### TRY IT
Find the number of lines in these records where the word "through" appears. Reply with that number and nothing more.

◇ ◇ ◇ ◇ ◇ ◇ ◇

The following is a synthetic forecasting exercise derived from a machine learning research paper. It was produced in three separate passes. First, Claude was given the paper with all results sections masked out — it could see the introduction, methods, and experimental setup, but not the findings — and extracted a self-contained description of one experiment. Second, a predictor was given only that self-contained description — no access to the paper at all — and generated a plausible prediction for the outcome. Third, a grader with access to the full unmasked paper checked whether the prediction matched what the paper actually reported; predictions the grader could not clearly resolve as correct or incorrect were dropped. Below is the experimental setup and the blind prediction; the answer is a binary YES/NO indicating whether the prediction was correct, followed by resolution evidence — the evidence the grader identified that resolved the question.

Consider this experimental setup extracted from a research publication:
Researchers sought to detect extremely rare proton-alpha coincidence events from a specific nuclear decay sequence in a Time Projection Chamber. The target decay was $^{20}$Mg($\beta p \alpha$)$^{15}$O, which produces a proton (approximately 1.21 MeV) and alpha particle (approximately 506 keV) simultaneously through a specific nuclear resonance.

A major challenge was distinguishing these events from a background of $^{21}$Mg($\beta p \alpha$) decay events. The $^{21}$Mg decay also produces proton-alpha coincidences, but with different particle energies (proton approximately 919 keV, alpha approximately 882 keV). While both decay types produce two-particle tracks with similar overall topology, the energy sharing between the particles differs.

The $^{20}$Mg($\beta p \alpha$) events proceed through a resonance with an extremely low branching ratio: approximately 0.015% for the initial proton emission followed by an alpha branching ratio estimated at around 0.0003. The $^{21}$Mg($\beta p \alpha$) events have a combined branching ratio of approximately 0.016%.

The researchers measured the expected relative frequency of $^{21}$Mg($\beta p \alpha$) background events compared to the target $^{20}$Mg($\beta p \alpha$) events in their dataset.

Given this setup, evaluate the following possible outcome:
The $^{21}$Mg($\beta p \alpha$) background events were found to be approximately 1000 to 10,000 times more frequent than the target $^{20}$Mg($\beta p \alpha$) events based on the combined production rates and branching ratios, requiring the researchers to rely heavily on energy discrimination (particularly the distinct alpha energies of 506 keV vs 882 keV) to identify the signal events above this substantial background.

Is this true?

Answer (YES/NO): YES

◇ ◇ ◇ ◇ ◇ ◇ ◇

### ANSWER TO THIS PROBLEM
2